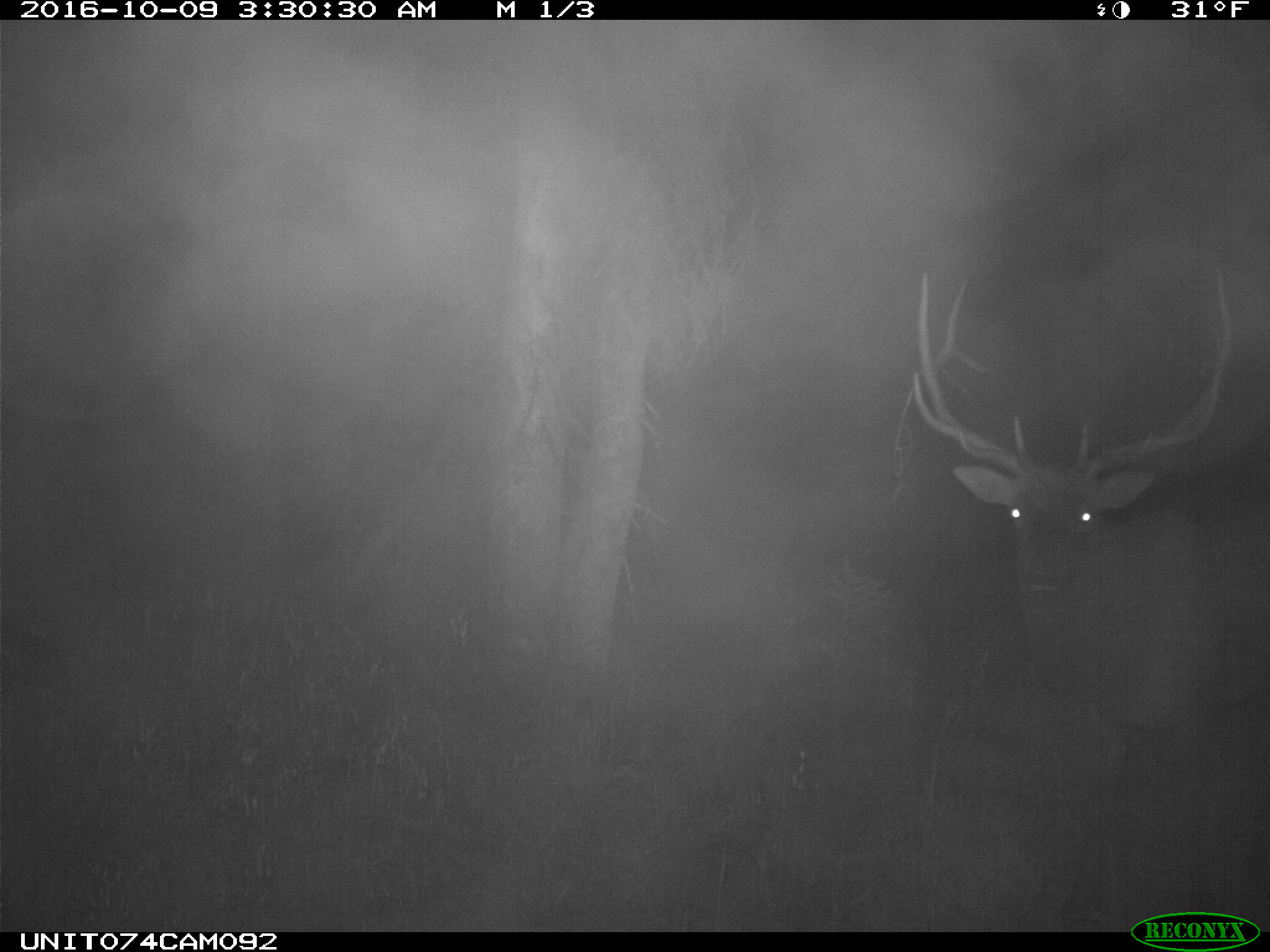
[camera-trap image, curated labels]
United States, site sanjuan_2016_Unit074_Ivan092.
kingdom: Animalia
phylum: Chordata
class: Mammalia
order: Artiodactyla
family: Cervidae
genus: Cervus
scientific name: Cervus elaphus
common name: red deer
* * *
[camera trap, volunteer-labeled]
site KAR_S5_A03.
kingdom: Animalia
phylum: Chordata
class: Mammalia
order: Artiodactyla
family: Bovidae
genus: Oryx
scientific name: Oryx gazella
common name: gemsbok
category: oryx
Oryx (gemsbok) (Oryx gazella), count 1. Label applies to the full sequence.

# [THE PROBLEM]
In the listing above, find the line containing "[camera-trap image, curated labels]" and the line containing "common name: red deer". Output them and every line between, exactly, and nothing else.

# [REPLY TO THE TASK]
[camera-trap image, curated labels]
United States, site sanjuan_2016_Unit074_Ivan092.
kingdom: Animalia
phylum: Chordata
class: Mammalia
order: Artiodactyla
family: Cervidae
genus: Cervus
scientific name: Cervus elaphus
common name: red deer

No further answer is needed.